Я был чересчур наивным в тот раз, а потом слишком осторожным с Ратхой. Я так боялся ее потерять, что решил никогда ей об этом не говорить. Мне было больно представить, что и она тоже может сказать, что я извращенец, что и на ее лице я увижу презрение или даже отвращение.
Однажды Ратха спросила меня, а что было бы, если бы я и дальше встречался с Момо? Я не знаю. Я никогда не думал об этом. А вдруг бы я смог быть по-настоящему влюбленным в нее, в эту девушку, которую родители решили назвать Мораль (вряд ли бы нашлось на свете более неподходящее для нее имя), может, я однажды бы стал счастливым с ней. Сейчас мне сложно представить себе кого-то другого вместо Ратхи. И вряд ли это была бы она, Момо, любительница марихуаны, виски с колой и коротких черных юбок. Наверное, проблема в том, что я так и не разглядел в ней человека, как и она во мне, мы были слишком эгоистичными, любили каждый себя, и нас мало волновало, что думает другой.
Момо однажды подарила мне кружку для чая. Я так и не вытащил ее из коробки. А когда мы расстались с ней, я поставил коробку на полку, как напоминание, как предостережение. Я помню, как Ратха однажды спросила, может ли она вытащить кружку, потому что у нас слишком мало посуды, а вечером должны были прийти на чай наши друзья.
– Нет, – резко ответил я.
Я увидел, как вытянулось ее лицо, она обиделась на мою грубость, тем более что я даже не потрудился объяснить, почему я не хочу пользоваться этой кружкой.

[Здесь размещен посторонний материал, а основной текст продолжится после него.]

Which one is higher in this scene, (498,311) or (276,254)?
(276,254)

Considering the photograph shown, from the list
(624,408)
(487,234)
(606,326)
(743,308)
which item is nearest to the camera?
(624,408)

– Хорошо, как хочешь, – сказала она, и мне стало стыдно.
– Собирайся, пойдем купим кружки, – я постарался произнести это так, словно говорил «прости меня».
Я знал, что она поймет, и она поняла. Мы купили шесть чайных чашек, а по дороге назад я рассказал, откуда у меня эта коробка. Вряд ли Ратха до конца поняла, почему я храню ее, да еще и на видном месте, но больше она про это разговора не заводила. Она брала коробку в руки, только когда протирала пыль с полки. А я старался не забывать, насколько это низко и пошло – отношения без любви и даже без взаимного уважения.
У Момо такого шанса нет, потому что за весь год, что мы были вместе (если это можно назвать «быть вместе») я не подарил ей даже крошечного сувенира. Все мои траты на нее ограничивались покупкой выпивки и презервативов. Я больше никогда не хочу таких отношений. Даже встречи на одну ночь и то честнее и чище, чем такая связь.
Стоит ли удивляться, что она меня не поняла и не приняла? А вдруг она бы рассказала бы мне свой секрет или что-то, что заставляет ее страдать? Смог бы я посочувствовать ей или просто выдавил бы «А, окей» и попытался бы сделать заинтересованный вид?